Drugmakers may not be the only ones keeping less-expensive drugs off the market.
The Food and Drug Administration has approved nine biosimilars, generic versions of biologic medicines, but only three are available in the U.S.
Manufacturers are using several schemes to "hamstring biosimilar competition," FDA Commissioner Scott Gottlieb said at the Pharmaceutical Care Management Association's PBM Policy Forum, according to a copy of his prepared remarks.
He added that he worries pharmacy benefit managers have been "complacent participants" in the schemes.
Pharmacy benefit managers are companies that control which drugs are covered and negotiate discounts on branded drugs with manufacturers. In some cases, restrictive contracting, rebating and distribution agreements deter biosimilars from being covered and reimbursed, Gottlieb said Thursday in a speech to an audience of PBMs.
"While such schemes may have the immediate impact of reducing the costs of these therapies, the net result is a lopsided playing field that disincentives biosimilar developers from making the sizable investment in bringing such products to market. I am concerned this will lead to reduced competition in the long-run and unsustainable costs for these treatments," Gottlieb said in his prepared remarks.
PBMs and insurers may stick with branded biologics because they receive discounts from manufacturers on these treatments. That can leave consumers paying for costly treatments when less-expensive ones are available while PBMs make more money on these discounts, known as rebates.
"Many of these practices persist because high list prices enable lucrative returns across the drug supply chain as the spread between list and net price is carved up and shared among participants," Gottlieb said in his prepared remarks.
"It's easier to log profits this quarter than to think about what the market will look like in two years' time or five," he said.
PBMs have become an increasingly popular target for their role in rising drug costs. Manufacturers say these middlemen pocket rebates they give them instead of sharing them with customers and reducing patients' out-of-pocket costs.
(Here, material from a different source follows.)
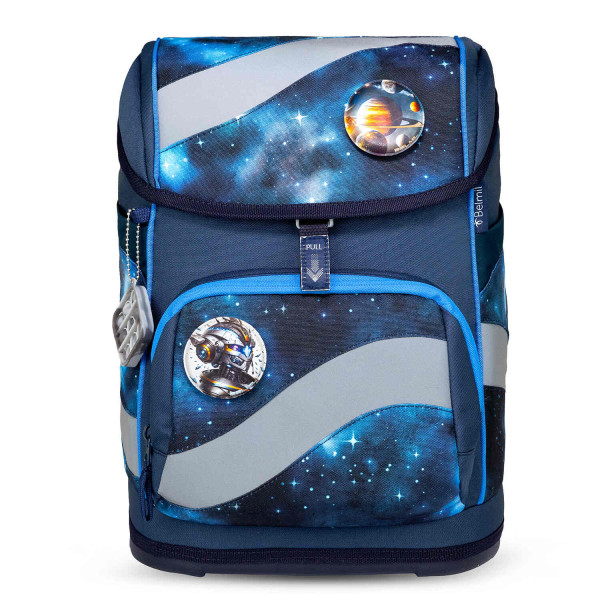 Belmil | Smarty ergonomisches Schulranzen Set 5-teilig "Stars" mit Brustgurt, Hüftgurt, Magnetverschluss, Patch Set 6 Stück | 405-51/AG/S-43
Critics blame the opaque system for preventing people from knowing much about how PBMs operate.
A PCMA spokesman responded to Gottlieb's prepared remarks in a statement to CNBC:
Pharmacy benefit managers (PBMs) have long been strong supporters of bipartisan legislation that would prevent brand drug manufacturer abuses of risk evaluation and mitigation strategies (REMS) that block generic competition. Allowing generic and biosimilar drugs to get to market more quickly will reduce overall drug costs.
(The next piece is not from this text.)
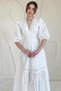 White Balloon Sleeve Detailed Low-Cut Brode Dress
A broad group of other stakeholders support this legislation, including the Association for Accessible Medicines, the Academy of Managed Care Pharmacy, Public Citizen, and Blue Cross Blue Shield Association.
Gottlieb has not been shy about his thoughts on how different players in the health-care system are contributing to rising drug prices. His message last month to health insurers: You're doing it wrong.
Thursday, he applauded insurers who have recently pledged to pass manufacturer's drug rebates directly on to some of their members. Both Aetna and UnitedHealth Group said last month they would do so for fully insured members.
"This is a bold action that will help create a fairer, more transparent market," Gottlieb said in his prepared remarks. "I hope that other insurers, employers, and manufacturers follow their lead. I also hope that your industry will continue to innovate to make it more transparent to pass along these rebates."